SET OF TASKS:
[1] In the article on California's COVID-19 supplemental paid sick leave, what is the per-day cap on that leave?
[2] Summarize the article on California's COVID-19 supplemental paid sick leave in two sentences.
[3] Resume the article on California's COVID-19 supplemental paid sick leave after its final sentence.

(READING TEXT Opens)

Introduction

Employers with more than 500 employees nationally, and employers of healthcare providers and emergency responders previously exempted from the Families First Coronavirus Response Act (FFCRA) requirements, must provide Californian employees with two weeks' supplemental paid sick leave for specified COVID-19 reasons. In addition to providing paid leave, the law requires employers to comply with urgent notice and posting requirements that are administratively burdensome. Employers subject to the new requirements should work with legal counsel to develop practical solutions for immediate compliance.

Background

On 9 September 2020 California Governor Gavin Newsom signed into law Assembly Bill 1867, the California COVID-19 Supplemental Paid Sick Leave Act, which created the new Sections 248 (food service workers) and 248.1 (covered workers) of the Labour Code and amended Section 248.5 (paid sick days) of the Labour Code. The new law aims to bridge the gap between the FFCRA, which applied only to employers with fewer than 500 employees, and Executive Order N-51-20, which provided leave only to food sector workers.

Effective immediately, employers with more than 500 employees nationally, and employers of healthcare providers and emergency responders previously exempted from FFCRA requirements, had to make California supplemental paid sick leave available to all employees by 19 September 2020.

Eligibility

To be eligible for supplemental paid sick leave, employees must have to leave their home to perform their job and be unable to work because they:

  • are subject to a federal, state or local quarantine or isolation order relating to COVID-19;
  • have been advised by a healthcare provider to self-quarantine or self-isolate due to concerns relating to COVID-19; and
  • have been prohibited from working by their employer due to health concerns relating to the potential transmission of COVID-19.

Full-time employees are entitled to two weeks' (80 hours') supplemental paid sick leave, while part-time employees may have variable entitlements depending on their past schedules and hours worked. The applicable rate of pay for supplemental paid sick leave is the highest of the employee's regular rate of pay, the state minimum wage or the local minimum wage. However, supplemental paid sick leave is capped at $511 per day and $5,110 total per employee.

(READING TEXT Closes)
(DATASET EXCERPTS Opens)

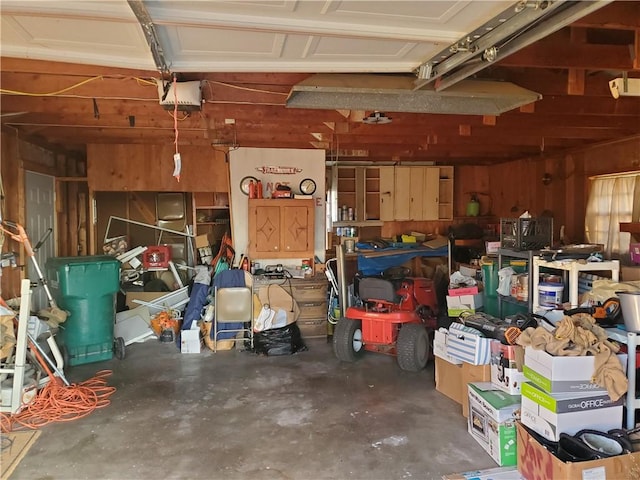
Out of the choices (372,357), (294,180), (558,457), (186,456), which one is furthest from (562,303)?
(294,180)

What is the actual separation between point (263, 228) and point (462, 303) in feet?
8.14

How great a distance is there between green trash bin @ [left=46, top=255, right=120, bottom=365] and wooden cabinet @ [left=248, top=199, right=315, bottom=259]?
5.39 feet

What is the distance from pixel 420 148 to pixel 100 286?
13.5ft

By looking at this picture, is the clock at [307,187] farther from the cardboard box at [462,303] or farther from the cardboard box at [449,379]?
the cardboard box at [449,379]

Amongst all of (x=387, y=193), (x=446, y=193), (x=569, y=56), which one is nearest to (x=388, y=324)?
A: (x=569, y=56)

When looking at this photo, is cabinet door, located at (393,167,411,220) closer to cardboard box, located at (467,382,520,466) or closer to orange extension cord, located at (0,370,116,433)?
cardboard box, located at (467,382,520,466)

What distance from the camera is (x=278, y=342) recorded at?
511 cm

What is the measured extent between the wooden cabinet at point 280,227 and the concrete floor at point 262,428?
4.97ft

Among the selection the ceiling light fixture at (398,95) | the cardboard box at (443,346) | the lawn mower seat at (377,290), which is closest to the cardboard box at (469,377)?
the cardboard box at (443,346)

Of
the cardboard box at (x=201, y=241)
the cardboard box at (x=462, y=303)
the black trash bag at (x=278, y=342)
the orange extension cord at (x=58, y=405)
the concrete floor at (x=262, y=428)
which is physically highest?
the cardboard box at (x=201, y=241)

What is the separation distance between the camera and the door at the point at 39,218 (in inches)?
201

(DATASET EXCERPTS Closes)

ANSWERS PER TASK:
[1] $511 per day.

[2] Assembly Bill 1867, signed by Governor Gavin Newsom on 9 September 2020, requires employers with more than 500 employees nationally, and employers of healthcare providers and emergency responders previously exempted from the FFCRA, to give Californian employees two weeks' supplemental paid sick leave for specified COVID-19 reasons, along with urgent notice and posting requirements. Eligible employees must have to leave home to work and be unable to work for listed COVID-19 reasons, with full-time employees entitled to 80 hours paid at the highest of their regular rate, the state minimum wage or the local minimum wage, capped at $511 per day and $5,110 in total.

[3]
Employees are entitled to supplemental paid sick leave under the new law in addition to any paid sick leave made available to them under an employer's existing non-COVID-19-related paid sick leave policies. Further, employers cannot require that employees exhaust other available types of leave prior to using their California supplemental paid sick leave entitlement. However, if an employer has already established some type of COVID-19 supplemental leave, it can be credited towards such leave established by the California COVID-19 Supplemental Paid Sick Leave Act.

Notice and posting requirements

The law contains immediate notice and posting requirements, which include a poster that had to be made available to employees by 19 September 2020, as well as mandatory printing of the amount of available California COVID-19 supplemental paid sick leave balances on employees' wage statements by the next pay period following 9 September 2020. The California labour commissioner has provided a model poster for employers' use (available here).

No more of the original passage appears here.